En su oficina tampoco me era posible respirar. Los cuadros del Ché y de Alicia Alonso me asfixiaban. También el olor a almuerzo proletario, ese tufo que recorre los mediodías candentes del comunismo cubano, y que son el primer síntoma irreversible de la locura. Estábamos armando el programa cultural de la velada y ella me iba diciendo la música que se emplearía en cada parte del show. En una de ésas, la gran dama obrera mencionó una pieza archifamosa de Liszt. Pero yo ignoraba cómo escribir ese título original (no supe ni siquiera si era una frase en italiano o francés o alemán o… ¡acaso en húngaro!). Y, para colmo, tampoco supe cómo deletrear bien el nombre de Liszt (todavía me cuesta hacerlo, como me pasa también con Nietzsche).
La mujerona me echó una mirada de asco con todo el peso de sus arrugas y joyas. Yo era un insecto. Yo era un burócrata de mierda que no me merecía ni aquel puestecito de mierda que me pagaba el Estado revolucionario. Un ignorante de mierda que ocupa el puesto de alguien con seguramente mejor instrucción. ¡Y así quería organizarle un homenaje de élite, nada menos que en el Gran Teatro de La Habana, al más que renombrado escritor de élite Jaime Sarusky, recientemente Premio Nacional de Literatura (aunque ningún cubano nunca lo haya leído ni ya nunca lo leerá)!
Tenía razón la antigua belleza del ballet batistiano, devenida embajadora cultural del castrismo. Yo era un mierda. Me estaba muriendo. Me habían botado de mi trabajo. Se me dijo que nunca más podría ejercer como profesional en la Isla. Estaba aterrado. No me atreví a denunciar nada, a nadie. Era el año 2000. No pensé que pudiera sobrevivir tanto después. El pánico paraliza.
Aquella lección fue terrible. Nadie te ama. La misma mujerona incapaz de mover un dedo para defenderme, ahora me machacaba mi total estado de estupidez. Entendí que lo mejor es no haber sido nunca cubano. No tener contemporáneos, no habitar en ningún país. Y también entendí que la cultura es sólo otro nombre del odio, de la represión, de la violencia desde el lenguaje contra los individuos.

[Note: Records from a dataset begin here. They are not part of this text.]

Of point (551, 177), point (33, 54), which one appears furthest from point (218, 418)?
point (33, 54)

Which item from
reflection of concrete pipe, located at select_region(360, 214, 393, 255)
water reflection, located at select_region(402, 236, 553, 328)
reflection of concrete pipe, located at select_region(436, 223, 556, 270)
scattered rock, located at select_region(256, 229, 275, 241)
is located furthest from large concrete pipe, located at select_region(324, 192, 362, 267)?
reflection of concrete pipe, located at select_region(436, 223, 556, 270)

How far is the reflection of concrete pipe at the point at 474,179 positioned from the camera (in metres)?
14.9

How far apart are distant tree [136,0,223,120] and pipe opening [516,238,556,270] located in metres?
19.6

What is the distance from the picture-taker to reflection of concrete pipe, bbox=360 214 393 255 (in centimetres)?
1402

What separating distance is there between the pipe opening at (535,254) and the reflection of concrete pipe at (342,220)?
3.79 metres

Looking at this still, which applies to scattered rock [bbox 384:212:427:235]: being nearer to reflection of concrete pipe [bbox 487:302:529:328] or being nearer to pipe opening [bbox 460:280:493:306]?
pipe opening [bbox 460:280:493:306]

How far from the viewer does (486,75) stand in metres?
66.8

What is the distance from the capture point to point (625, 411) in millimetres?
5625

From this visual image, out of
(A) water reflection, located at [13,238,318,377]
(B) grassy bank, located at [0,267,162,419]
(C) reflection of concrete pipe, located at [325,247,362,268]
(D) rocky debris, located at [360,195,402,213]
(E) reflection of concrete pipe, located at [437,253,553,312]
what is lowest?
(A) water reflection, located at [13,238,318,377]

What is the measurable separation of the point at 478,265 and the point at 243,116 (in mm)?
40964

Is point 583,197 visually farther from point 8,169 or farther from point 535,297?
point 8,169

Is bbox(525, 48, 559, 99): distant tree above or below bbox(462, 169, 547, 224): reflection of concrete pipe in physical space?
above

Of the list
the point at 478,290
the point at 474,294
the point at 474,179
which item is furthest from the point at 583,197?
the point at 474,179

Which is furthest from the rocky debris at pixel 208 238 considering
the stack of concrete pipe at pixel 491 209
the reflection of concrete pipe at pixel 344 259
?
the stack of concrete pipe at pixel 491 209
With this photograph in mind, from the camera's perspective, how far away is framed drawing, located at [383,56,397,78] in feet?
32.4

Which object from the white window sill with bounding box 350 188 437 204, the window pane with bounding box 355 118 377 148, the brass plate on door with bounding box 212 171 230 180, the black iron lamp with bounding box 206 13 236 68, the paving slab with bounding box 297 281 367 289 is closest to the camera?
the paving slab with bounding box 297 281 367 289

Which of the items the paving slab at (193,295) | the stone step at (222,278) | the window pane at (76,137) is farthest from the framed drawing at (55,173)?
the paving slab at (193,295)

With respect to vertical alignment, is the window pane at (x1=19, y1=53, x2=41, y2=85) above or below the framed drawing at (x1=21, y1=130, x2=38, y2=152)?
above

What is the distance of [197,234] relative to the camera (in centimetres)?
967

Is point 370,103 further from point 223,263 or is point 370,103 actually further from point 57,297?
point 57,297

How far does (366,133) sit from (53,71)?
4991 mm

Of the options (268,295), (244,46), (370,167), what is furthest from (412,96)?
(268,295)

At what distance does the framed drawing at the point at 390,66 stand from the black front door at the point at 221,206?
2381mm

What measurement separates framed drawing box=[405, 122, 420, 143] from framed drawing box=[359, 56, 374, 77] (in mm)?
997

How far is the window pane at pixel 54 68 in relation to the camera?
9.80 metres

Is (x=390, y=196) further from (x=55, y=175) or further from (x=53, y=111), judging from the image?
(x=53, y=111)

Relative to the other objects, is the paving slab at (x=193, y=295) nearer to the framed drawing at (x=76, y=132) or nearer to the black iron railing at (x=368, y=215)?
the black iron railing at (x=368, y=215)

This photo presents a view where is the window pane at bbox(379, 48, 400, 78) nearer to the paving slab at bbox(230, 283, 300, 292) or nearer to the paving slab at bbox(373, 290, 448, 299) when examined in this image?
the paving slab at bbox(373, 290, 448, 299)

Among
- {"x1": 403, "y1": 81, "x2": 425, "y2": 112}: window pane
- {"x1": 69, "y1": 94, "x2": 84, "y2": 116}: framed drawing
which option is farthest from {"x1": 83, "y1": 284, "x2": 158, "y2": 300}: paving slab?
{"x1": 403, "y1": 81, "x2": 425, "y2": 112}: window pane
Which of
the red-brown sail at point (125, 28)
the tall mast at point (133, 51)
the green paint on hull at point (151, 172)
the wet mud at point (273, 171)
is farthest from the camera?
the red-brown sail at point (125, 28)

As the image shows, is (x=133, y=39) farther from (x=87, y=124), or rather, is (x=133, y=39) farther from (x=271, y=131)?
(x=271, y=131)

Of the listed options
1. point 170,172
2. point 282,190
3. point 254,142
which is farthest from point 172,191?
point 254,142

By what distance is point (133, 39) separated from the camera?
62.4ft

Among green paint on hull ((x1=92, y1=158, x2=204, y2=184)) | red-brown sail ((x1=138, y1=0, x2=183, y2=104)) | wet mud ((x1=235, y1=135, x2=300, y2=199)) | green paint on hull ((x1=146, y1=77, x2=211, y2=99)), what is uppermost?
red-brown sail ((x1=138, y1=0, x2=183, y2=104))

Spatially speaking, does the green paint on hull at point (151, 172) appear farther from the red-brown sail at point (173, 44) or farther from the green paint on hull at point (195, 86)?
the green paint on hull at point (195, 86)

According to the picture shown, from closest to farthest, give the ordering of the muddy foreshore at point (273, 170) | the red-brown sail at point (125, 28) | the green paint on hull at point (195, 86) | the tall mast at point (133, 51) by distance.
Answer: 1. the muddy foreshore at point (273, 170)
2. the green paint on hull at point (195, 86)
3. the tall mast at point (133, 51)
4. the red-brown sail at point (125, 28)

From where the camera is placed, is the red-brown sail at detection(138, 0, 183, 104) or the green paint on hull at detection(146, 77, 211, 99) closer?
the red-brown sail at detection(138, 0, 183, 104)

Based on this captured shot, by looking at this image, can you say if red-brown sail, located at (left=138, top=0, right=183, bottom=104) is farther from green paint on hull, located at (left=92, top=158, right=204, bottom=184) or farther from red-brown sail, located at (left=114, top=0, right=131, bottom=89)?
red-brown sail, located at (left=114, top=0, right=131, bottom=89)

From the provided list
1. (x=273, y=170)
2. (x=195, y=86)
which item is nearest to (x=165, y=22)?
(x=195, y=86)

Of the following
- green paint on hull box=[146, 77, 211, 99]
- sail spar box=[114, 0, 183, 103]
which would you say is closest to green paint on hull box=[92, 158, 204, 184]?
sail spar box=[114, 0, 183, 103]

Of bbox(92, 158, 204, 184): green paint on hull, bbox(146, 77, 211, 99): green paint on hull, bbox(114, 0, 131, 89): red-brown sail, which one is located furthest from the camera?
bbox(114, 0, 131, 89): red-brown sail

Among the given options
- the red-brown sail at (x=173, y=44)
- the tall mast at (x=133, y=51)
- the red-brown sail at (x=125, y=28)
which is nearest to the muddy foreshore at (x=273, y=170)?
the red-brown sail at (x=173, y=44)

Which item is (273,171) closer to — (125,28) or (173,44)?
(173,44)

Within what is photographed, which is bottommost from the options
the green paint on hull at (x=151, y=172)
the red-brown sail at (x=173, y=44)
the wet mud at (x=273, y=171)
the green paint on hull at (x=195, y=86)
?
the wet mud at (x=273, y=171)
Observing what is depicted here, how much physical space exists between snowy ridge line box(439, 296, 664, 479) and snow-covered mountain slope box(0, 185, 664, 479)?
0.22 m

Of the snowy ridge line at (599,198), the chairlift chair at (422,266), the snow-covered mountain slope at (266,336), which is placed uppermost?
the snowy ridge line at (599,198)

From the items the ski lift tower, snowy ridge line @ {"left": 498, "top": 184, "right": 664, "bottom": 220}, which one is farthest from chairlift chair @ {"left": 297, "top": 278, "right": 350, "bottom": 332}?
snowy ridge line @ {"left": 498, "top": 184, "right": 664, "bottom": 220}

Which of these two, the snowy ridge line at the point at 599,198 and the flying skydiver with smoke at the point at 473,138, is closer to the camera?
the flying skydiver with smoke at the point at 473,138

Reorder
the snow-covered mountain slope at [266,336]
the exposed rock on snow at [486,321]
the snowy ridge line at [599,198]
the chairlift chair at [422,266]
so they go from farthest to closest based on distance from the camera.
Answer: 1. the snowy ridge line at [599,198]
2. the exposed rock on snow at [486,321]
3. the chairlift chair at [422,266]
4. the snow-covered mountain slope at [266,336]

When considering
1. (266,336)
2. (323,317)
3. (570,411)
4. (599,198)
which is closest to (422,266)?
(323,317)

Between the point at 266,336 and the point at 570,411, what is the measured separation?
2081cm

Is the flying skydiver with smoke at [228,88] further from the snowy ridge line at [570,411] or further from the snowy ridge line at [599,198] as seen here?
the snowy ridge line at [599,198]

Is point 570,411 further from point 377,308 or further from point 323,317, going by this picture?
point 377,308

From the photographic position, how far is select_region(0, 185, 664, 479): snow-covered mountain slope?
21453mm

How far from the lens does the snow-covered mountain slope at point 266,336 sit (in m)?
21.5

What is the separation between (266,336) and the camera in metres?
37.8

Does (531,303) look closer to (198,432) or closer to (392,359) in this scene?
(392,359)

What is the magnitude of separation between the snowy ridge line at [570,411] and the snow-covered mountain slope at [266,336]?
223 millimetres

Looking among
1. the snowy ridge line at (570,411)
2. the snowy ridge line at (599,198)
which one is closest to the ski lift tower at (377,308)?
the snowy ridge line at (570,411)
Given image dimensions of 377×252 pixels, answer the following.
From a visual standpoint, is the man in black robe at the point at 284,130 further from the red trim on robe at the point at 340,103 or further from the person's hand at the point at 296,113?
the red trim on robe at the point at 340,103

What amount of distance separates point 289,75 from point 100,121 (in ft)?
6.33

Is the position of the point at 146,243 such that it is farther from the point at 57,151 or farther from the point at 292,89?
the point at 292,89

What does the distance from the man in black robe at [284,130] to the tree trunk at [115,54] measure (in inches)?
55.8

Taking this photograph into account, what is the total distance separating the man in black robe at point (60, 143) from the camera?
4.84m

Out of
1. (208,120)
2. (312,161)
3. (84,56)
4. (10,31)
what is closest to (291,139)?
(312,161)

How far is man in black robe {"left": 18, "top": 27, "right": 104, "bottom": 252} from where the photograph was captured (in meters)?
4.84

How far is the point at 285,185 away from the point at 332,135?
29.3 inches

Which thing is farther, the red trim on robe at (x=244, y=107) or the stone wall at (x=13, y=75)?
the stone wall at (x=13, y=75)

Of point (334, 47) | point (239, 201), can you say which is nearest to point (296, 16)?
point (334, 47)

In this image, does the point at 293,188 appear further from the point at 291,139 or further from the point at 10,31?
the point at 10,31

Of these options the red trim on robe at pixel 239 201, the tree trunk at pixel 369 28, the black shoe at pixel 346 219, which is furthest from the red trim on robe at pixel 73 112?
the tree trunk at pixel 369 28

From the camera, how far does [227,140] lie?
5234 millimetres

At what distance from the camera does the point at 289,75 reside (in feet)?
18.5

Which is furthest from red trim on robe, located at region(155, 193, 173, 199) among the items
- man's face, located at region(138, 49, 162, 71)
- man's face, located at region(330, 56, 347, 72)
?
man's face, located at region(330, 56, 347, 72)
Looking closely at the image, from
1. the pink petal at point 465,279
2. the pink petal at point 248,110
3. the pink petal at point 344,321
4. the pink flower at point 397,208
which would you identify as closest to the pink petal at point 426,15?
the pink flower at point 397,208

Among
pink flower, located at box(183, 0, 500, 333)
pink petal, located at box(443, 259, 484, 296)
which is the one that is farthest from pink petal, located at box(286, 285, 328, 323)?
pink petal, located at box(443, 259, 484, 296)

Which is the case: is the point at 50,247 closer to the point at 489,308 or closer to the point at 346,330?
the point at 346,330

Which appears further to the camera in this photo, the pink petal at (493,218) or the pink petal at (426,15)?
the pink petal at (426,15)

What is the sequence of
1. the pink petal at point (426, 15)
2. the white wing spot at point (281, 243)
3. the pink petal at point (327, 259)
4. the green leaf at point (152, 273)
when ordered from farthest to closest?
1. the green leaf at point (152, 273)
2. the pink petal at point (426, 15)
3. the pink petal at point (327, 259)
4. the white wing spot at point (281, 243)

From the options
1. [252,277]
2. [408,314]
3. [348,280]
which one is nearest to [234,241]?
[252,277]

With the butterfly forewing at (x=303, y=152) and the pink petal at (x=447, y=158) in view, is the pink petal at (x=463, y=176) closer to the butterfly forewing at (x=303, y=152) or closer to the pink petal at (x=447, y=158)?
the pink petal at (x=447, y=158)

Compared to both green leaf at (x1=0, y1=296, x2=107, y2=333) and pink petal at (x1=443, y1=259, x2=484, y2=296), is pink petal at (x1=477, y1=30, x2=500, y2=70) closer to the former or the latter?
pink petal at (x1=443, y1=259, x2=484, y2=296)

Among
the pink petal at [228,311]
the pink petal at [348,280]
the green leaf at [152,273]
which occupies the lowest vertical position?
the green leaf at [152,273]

Sentí que me iba a desmayar.
Mi resistencia contra la verdad fue la más simple y brutal. Le pedí permiso a la mayorala ilustrada y salí al pasillo, como si fuera a ir de urgencia a los bañitos hediondos del Gran Teatro de La Habana. De hecho, fui.
Toda vez allí dentro, me aferré a las cabillas carcelarias de la ventanucas. Pensé: qué feo es el socialismo, qué intolerablemente feo es todo aquí, empezando por mi propia vida, por mi falta de información, por mi desidia, por mis ganas de poner bombas en lugar de homenajes o, mejor, de poner una bomba en el lugar de los homenajes.
Me había convertido ya en un terrorista profesional.
En el baño de los balletómanos había una peste a mierda intolerable. Tal vez era la mierda de otras damas y caballeros burgueses-proletarios como la que me denigró, culos cómplices todos con una cultura descomunal. Y entonces grité, con todas las fuerzas de mi insania hueca, grité: ¡Pá la pinga, Liszt! ¡Pá la repinga, Liszt!
Era el 2000 y mi alarido fue el inicio de todo.
Salí del baño para la pinga. Salí para la pinga del Gran Teatro de La Habana. Todos mis exilios y extremismos, todas mis tentaciones y tristezas, desde Miami hasta Reykjavík, no son más que la continuación de esa fuga, de ese todavía estarme yendo para la mismísima repinga de allí.
Liszt el recontracoñísimo de su madre.